───── Data excerpts ─────

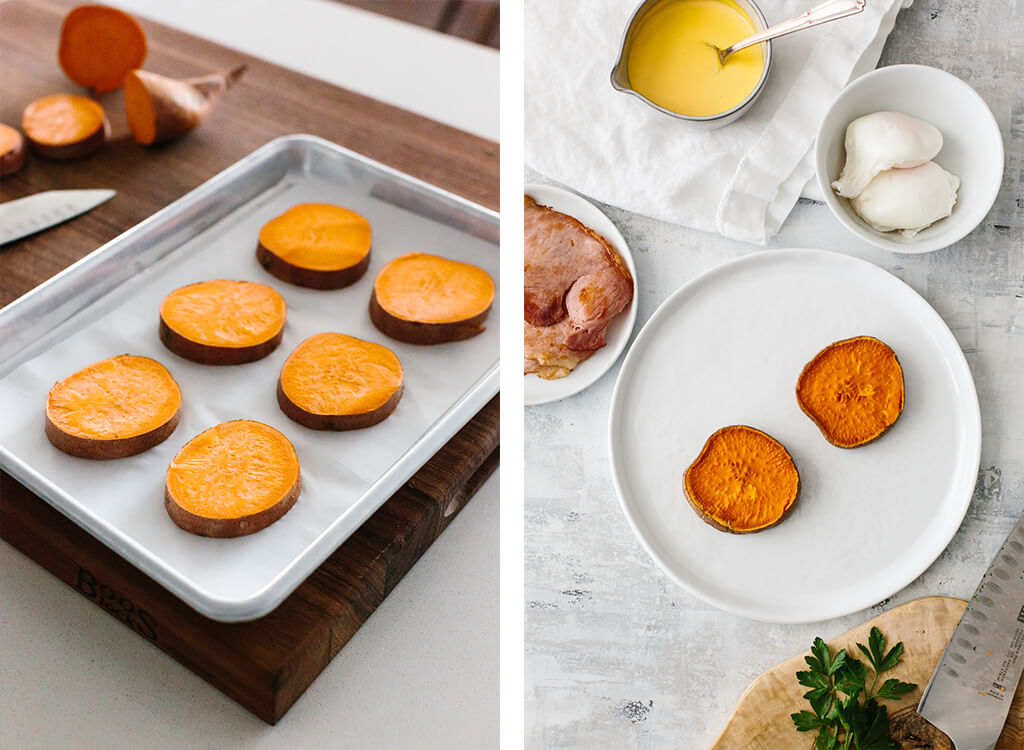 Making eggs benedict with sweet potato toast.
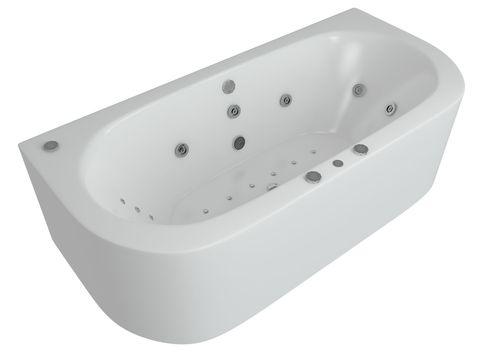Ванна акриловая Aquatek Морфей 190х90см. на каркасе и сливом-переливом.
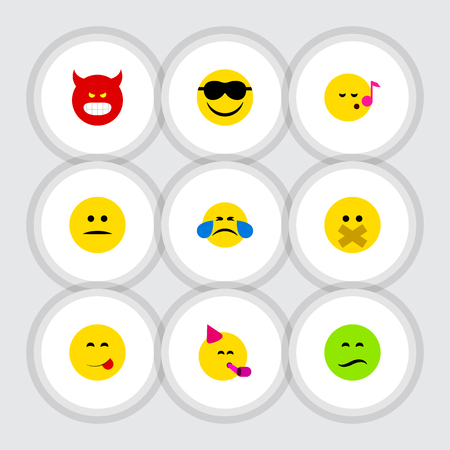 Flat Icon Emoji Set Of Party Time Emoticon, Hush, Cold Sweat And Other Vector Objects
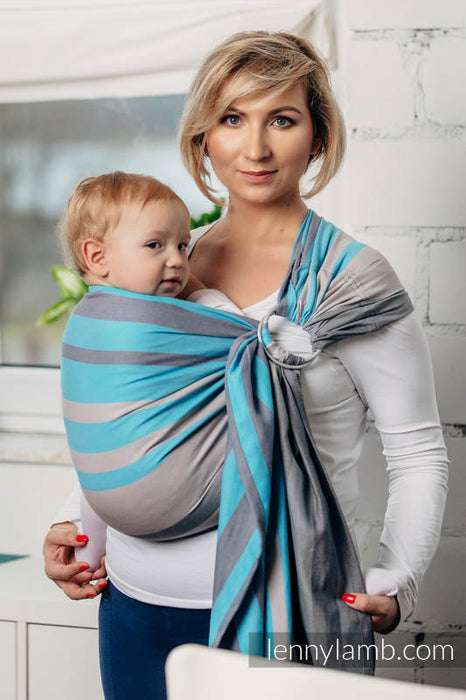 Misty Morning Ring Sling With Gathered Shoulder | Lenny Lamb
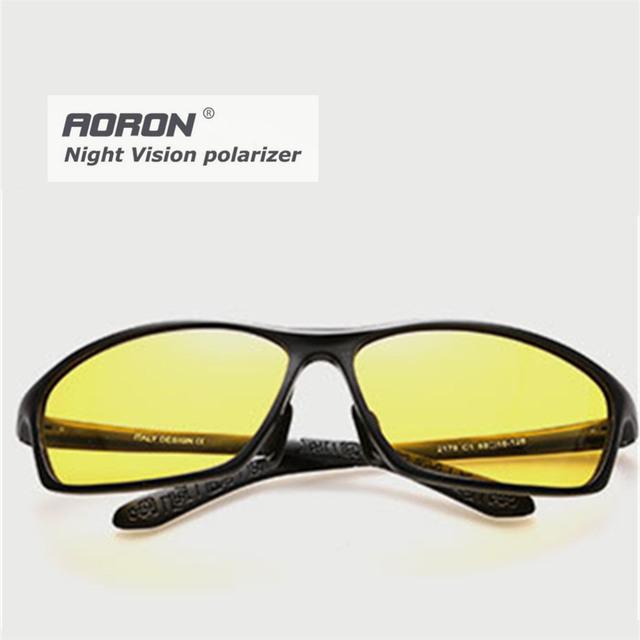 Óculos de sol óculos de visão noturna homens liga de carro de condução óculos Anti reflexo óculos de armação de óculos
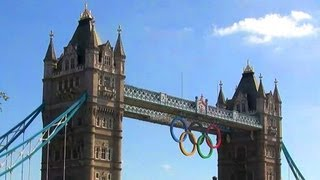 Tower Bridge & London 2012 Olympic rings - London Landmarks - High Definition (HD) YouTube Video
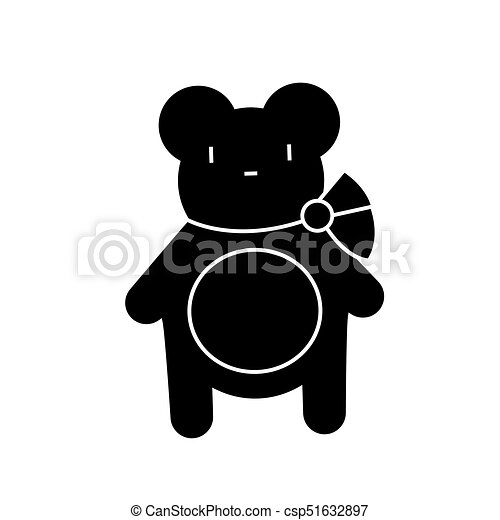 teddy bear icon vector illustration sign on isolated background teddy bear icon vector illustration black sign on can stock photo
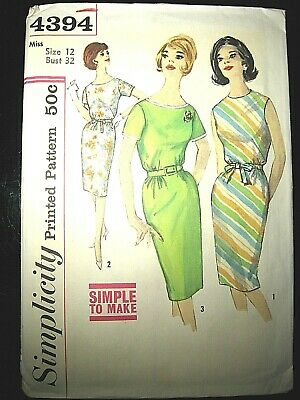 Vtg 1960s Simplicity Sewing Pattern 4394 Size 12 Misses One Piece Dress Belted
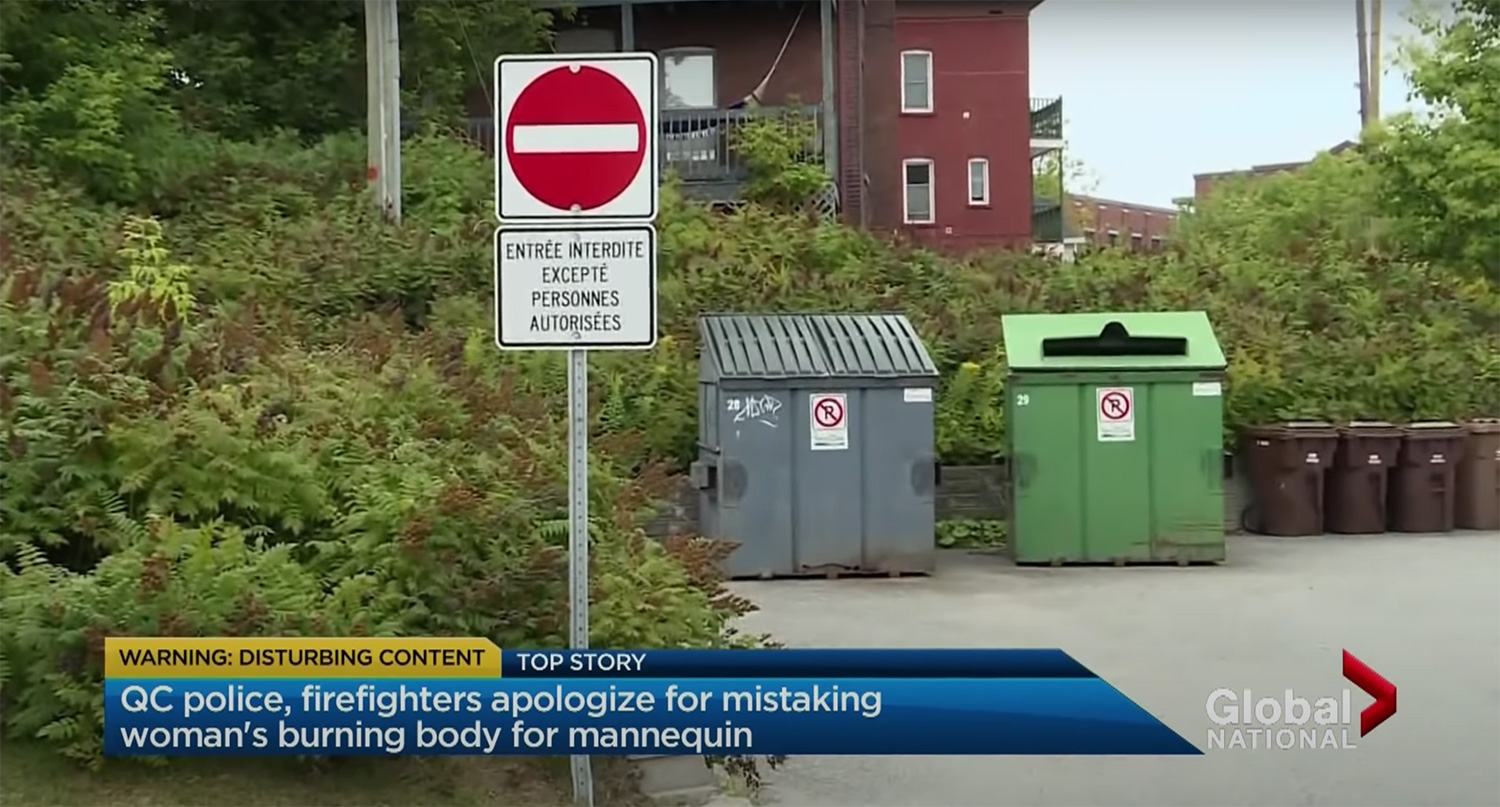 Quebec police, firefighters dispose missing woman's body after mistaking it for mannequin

─────
───── Data excerpts ─────

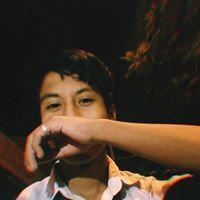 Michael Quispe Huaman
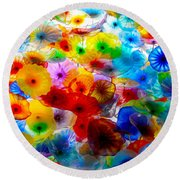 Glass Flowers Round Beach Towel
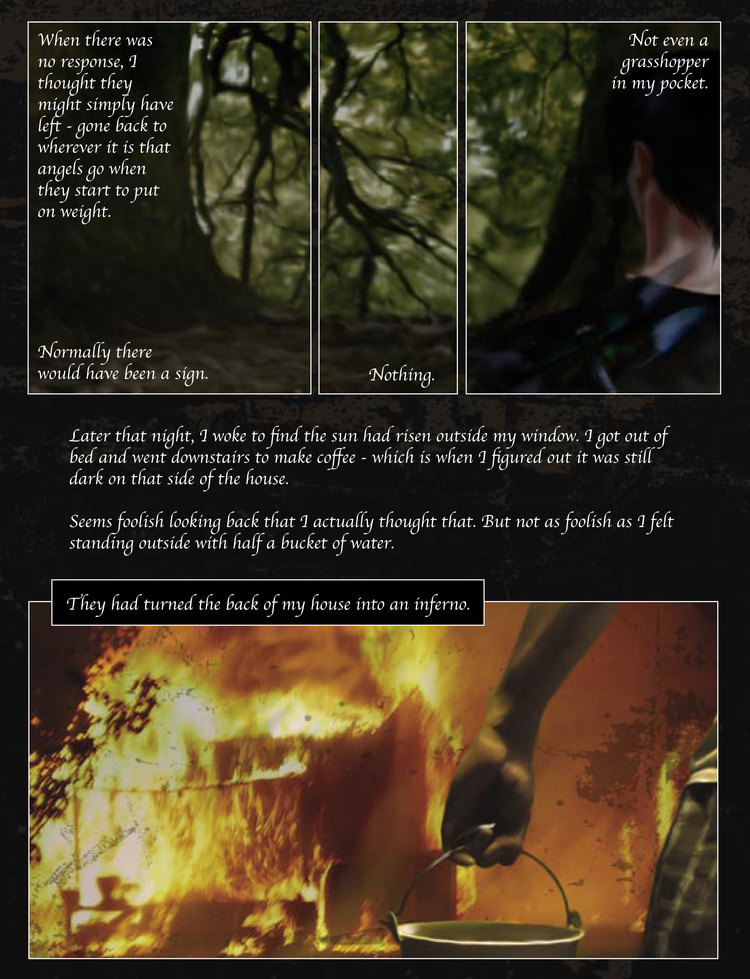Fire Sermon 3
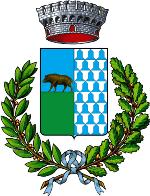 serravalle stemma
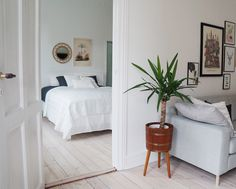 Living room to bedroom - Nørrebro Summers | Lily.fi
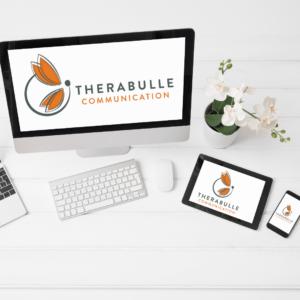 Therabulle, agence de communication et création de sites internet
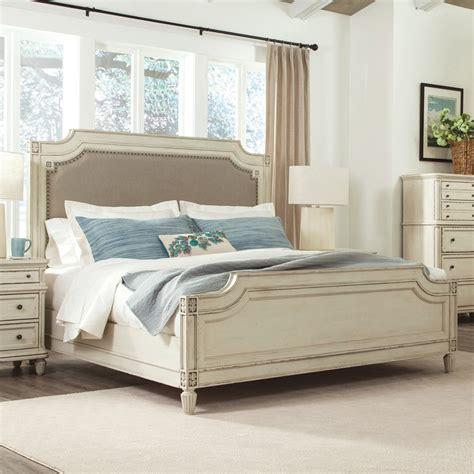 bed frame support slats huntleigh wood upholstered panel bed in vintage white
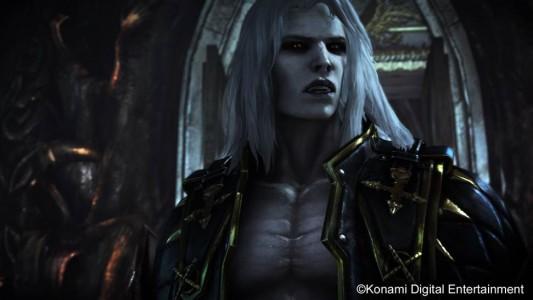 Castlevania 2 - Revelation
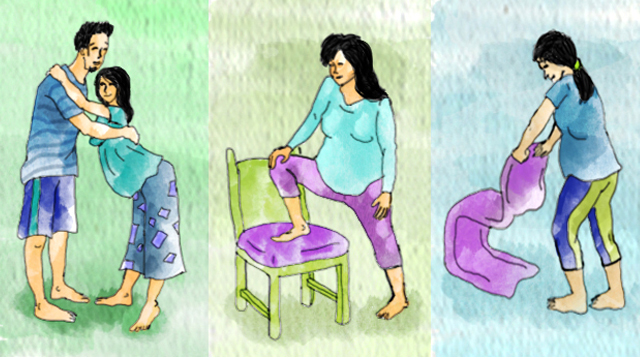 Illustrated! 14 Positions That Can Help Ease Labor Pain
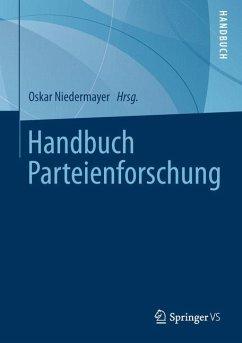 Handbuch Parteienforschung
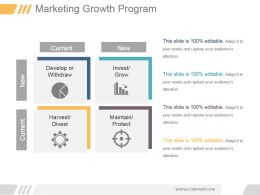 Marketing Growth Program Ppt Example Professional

─────
───── Data excerpts ─────

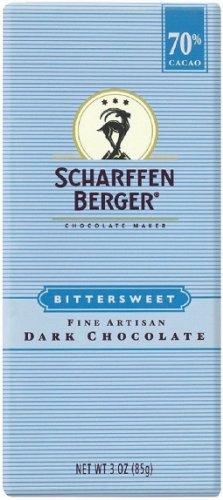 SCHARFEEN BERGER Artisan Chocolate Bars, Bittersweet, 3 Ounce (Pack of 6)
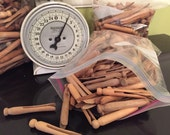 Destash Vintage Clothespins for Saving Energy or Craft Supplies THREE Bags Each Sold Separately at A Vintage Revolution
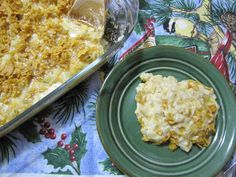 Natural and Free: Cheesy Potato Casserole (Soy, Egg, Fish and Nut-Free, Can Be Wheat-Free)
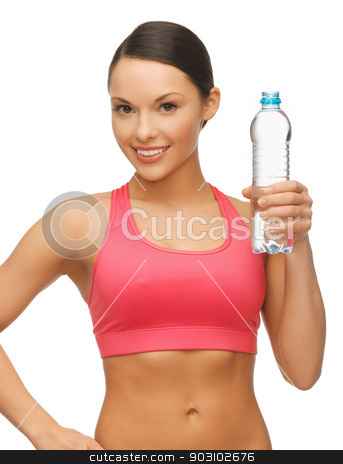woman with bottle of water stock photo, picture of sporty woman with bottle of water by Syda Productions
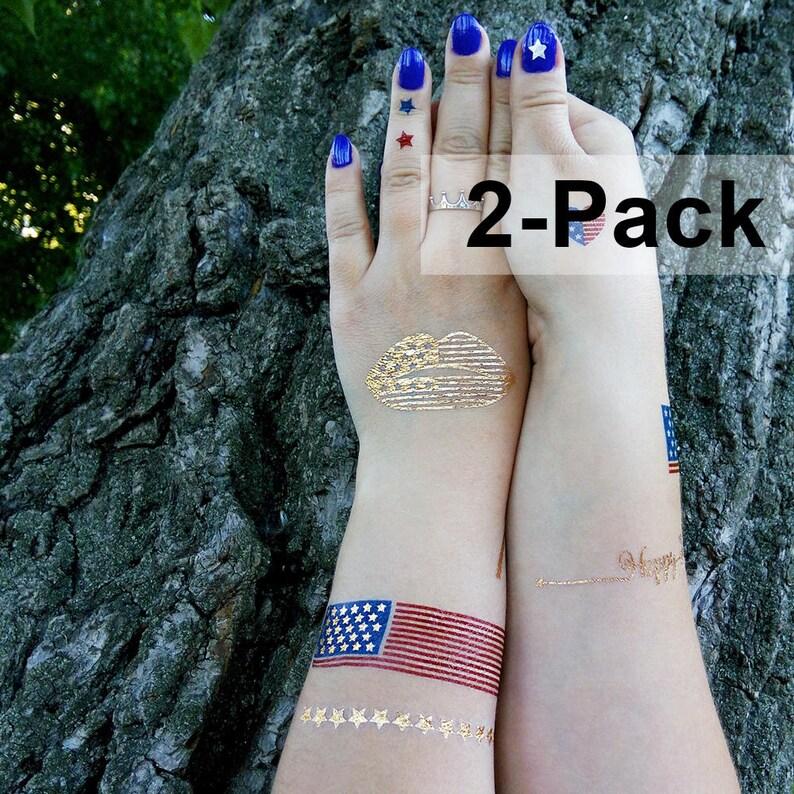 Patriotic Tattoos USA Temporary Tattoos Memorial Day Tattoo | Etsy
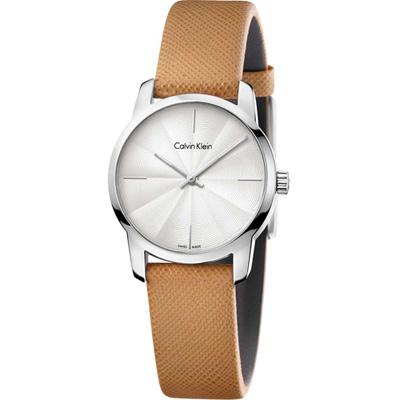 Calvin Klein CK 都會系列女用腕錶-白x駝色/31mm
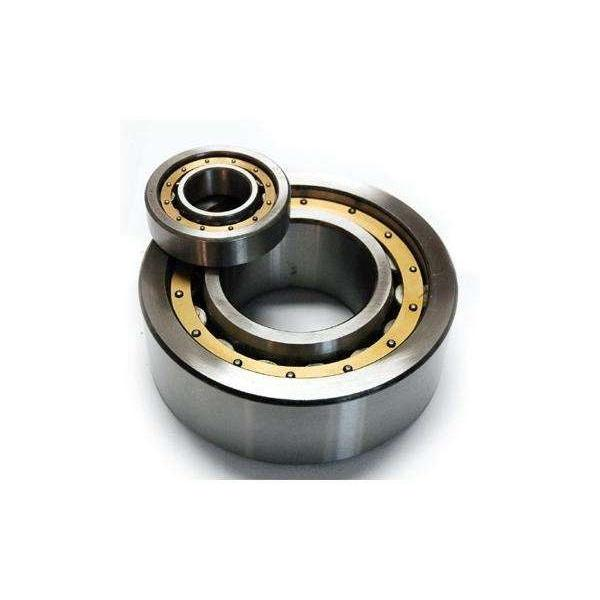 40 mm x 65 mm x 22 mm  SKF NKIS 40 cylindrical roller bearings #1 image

─────

--- Problem to solve ---
Lines from the one above containing "serravalle stemma" down to the one containing "Marketing Growth Program" should be transcribed exactly, with both ends kept and no pictures.

--- Finished task ---
 serravalle stemma
 Living room to bedroom - Nørrebro Summers | Lily.fi
 Therabulle, agence de communication et création de sites internet
 bed frame support slats huntleigh wood upholstered panel bed in vintage white
 Castlevania 2 - Revelation
 Illustrated! 14 Positions That Can Help Ease Labor Pain
 Handbuch Parteienforschung
 Marketing Growth Program Ppt Example Professional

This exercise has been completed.